The Official Voice of Vietnam Veterans of America, Inc. ®
An organization chartered by the U.S. Congress

September/October 2005
Agent Orange Committee Report

Paradise Lost


I dedicate this column to the memory of Steve Mason and Sarge Schaefer, whose widow, Fara, asked me in Reno “never to give up the fight on Agent Orange.” The premature loss of these two gifted men spurs me on in my work—and should spur all of us on in our commitment to justice for those of us whose health has been compromised because of exposure to dioxin.

Those who have read Robert Allen’s excellent book, The Dioxin War, know that the health effects of dioxin are hardly unique to Americans. Most recently, the contamination with dioxin of an area of the Canadian Forces Base at Gagetown, New Brunswick, has come to light.

*****

▸ WORK TASK A
In the Agent Orange Committee Report, where is the Canadian Forces Base whose dioxin contamination has recently come to light?
▸ WORK TASK B
Pick up the Agent Orange Committee Report right after its final sentence and keep writing.

Dataset entries
*****

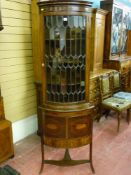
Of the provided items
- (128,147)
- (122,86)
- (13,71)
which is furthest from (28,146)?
(122,86)

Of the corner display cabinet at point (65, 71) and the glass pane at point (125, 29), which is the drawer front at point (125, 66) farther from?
the corner display cabinet at point (65, 71)

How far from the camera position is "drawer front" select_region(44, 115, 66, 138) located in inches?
80.3

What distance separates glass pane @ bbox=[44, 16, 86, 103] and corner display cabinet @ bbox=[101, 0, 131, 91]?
2127 mm

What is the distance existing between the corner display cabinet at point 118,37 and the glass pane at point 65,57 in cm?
213

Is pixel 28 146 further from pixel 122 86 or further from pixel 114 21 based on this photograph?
pixel 114 21

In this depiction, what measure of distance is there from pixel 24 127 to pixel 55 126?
104cm

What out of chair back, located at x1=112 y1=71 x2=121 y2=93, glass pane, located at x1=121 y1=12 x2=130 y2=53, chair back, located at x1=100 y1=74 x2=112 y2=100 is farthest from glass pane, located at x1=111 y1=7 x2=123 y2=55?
chair back, located at x1=100 y1=74 x2=112 y2=100

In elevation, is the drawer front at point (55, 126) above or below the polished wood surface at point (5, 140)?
above

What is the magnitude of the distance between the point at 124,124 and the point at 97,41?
1607 millimetres

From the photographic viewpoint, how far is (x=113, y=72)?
372cm

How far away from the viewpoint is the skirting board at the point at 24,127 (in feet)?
9.24

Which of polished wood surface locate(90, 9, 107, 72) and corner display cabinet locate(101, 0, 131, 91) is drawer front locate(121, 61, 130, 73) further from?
polished wood surface locate(90, 9, 107, 72)

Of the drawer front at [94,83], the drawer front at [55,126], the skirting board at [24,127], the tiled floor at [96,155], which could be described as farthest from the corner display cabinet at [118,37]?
the drawer front at [55,126]

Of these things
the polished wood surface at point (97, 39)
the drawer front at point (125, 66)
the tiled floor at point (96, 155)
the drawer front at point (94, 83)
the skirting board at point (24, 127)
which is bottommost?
the tiled floor at point (96, 155)
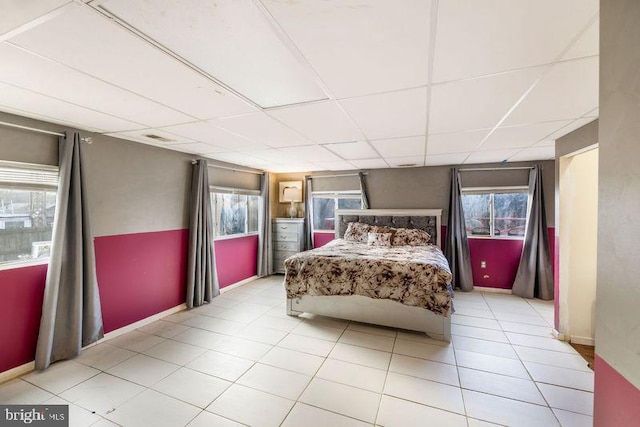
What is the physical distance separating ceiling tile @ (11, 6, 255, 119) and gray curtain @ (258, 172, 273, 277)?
11.5 feet

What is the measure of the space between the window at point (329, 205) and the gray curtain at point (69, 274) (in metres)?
3.92

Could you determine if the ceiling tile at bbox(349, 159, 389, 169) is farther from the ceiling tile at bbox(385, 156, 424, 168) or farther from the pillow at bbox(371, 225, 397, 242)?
the pillow at bbox(371, 225, 397, 242)

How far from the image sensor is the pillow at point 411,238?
4.61 metres

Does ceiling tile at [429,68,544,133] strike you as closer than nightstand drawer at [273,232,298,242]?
Yes

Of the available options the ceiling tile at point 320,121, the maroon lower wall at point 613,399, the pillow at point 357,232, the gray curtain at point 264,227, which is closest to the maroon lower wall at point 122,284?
the gray curtain at point 264,227

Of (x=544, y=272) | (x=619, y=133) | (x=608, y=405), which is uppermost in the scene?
(x=619, y=133)

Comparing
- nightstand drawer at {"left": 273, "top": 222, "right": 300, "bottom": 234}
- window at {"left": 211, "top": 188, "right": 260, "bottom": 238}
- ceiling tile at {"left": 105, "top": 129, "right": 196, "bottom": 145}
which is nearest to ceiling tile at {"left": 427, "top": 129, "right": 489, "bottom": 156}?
ceiling tile at {"left": 105, "top": 129, "right": 196, "bottom": 145}

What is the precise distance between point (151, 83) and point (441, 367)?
128 inches

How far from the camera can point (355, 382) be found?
2.27m

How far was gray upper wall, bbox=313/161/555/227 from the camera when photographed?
14.6 ft

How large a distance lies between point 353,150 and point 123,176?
285 centimetres

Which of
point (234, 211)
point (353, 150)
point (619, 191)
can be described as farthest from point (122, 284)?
point (619, 191)

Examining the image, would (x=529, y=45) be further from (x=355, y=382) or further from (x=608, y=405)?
(x=355, y=382)

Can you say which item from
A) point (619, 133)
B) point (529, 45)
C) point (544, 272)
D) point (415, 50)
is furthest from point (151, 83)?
point (544, 272)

*****

▸ REPLY A
Gagetown, New Brunswick.

▸ REPLY B
The granting of a pension to the widow of Gordon Seller, who died from leukemia attributed to exposure to Agent Orange, helped focus attention on the health issues associated with dioxin. Gordon Seller was no ordinary soldier. Before his death, he had been Director General of Canadian Land Forces.

In the wake of General Seller’s death, almost 700 applications for monthly disability pensions have been filed with Canadian Veterans Affairs. To date, four applications have been approved. Two of these are related to exposure to the defoliant at Gagetown; two others have been granted to Canadians who served in Vietnam.

According to an account reported by the Associated Press, the son of a deceased soldier believes that exposure to dioxin is responsible for the death of his father. “We’re seeing entire families wiped out by cancers, brain disorders, and bowel disorders,” Kenneth Dobbie of Ottawa said. “They all have the same common thread. They were all at Gagetown in the 1960s and 70s.”

In New Zealand, part of the town of New Plymouth may be sitting an a secret toxic waste dump containing Agent Orange.

According to a former top official at the Ivon Watkins Dow chemical factory in New Plymouth, Dow owned land “very close to the chemical plant, which we called ‘the Experimental Farm.’ We bulldozed big pits and dumped thousands of tons of chemicals there.”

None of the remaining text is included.